While it may look healthy from the outside, the aviation industry in the US is in trouble. Overcapacity and price wars are squeezing domestic air service; mediocre cabin service and foreign competition are sucking profits out of international routes; fuel prices threaten to rise; demands for reduced emissions are growing shrill; and a flying public wants the airlines to deliver a better travel experience than they are currently offering. Given the vital role of aviation in the nation’s economic infrastructure, how to solve those problems?
No simple answer has come to light, but in Securing the Future of U.S. Air Transportation: A System in Peril, the National Research Council (NRC) identifies the most urgent issues and lays the groundwork for someone to come up with a vision for the future.
This is a different approach than what James Fallows took in Free Flight: Inventing the Future of Travel, a book that rejected the “fatter planes, bigger airports” default America has been pursuing for the past two generations.

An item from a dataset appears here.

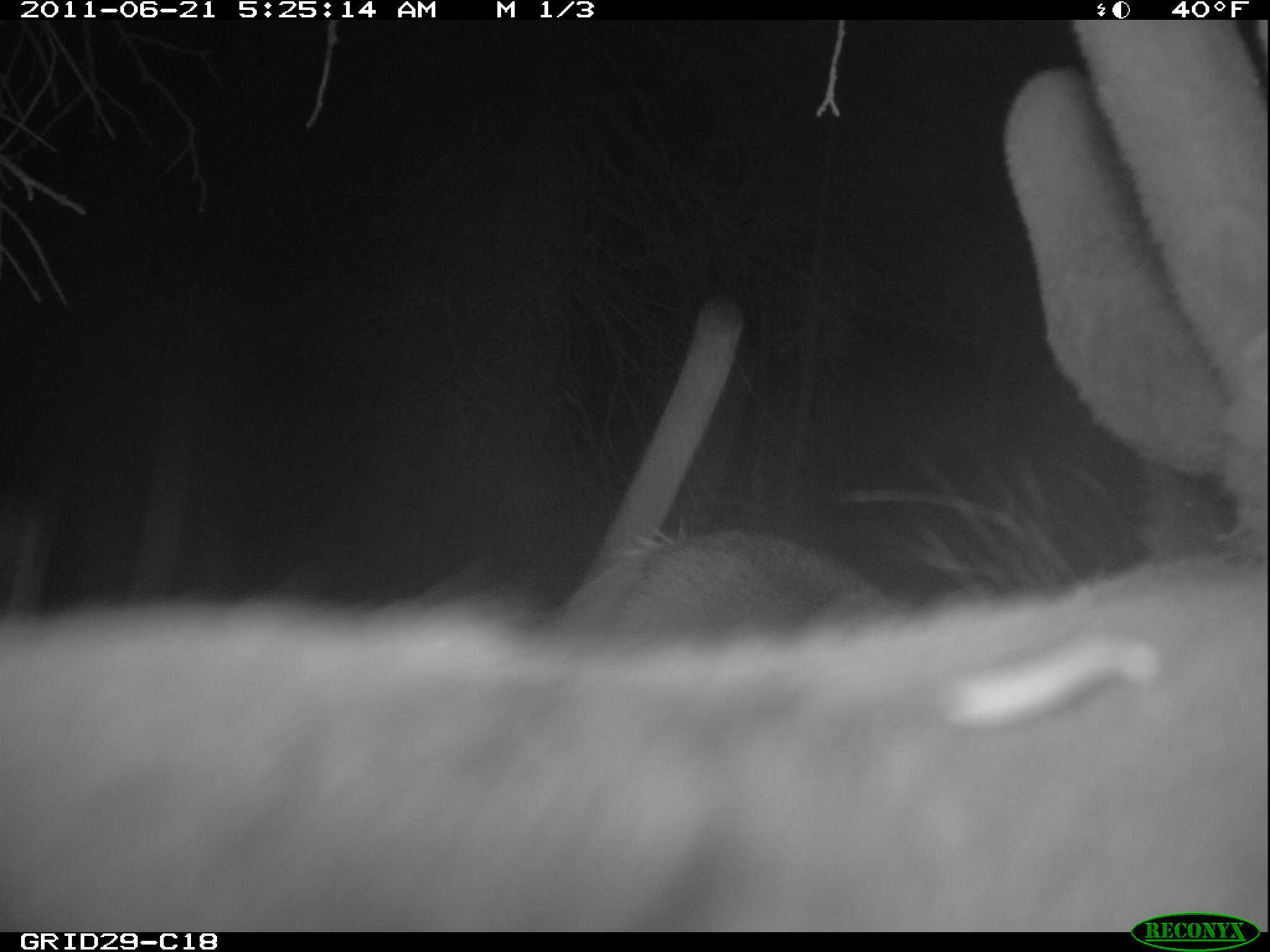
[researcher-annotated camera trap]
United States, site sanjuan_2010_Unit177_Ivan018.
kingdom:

Where Fallows posited a future where safer small planes offering point-to-point air taxi services begin to displace the bus-like experience of airline travel, the NRC says that it is time to create a long-term systemic vision for the future of the industry that will guide it forward, rather than deal with the individual challenges of system capacity, environment, safety, or, in Fallows’ case, passenger experience as isolated issues.
While the NRC frames the issues that require that vision, the authors succumb to the engineering-based urge to fix the immediate problems that they say plague the industry rather than offer the vision itself. There is superb, thoughtful stuff here, but seven years after the book’s publication we are still waiting for that vision.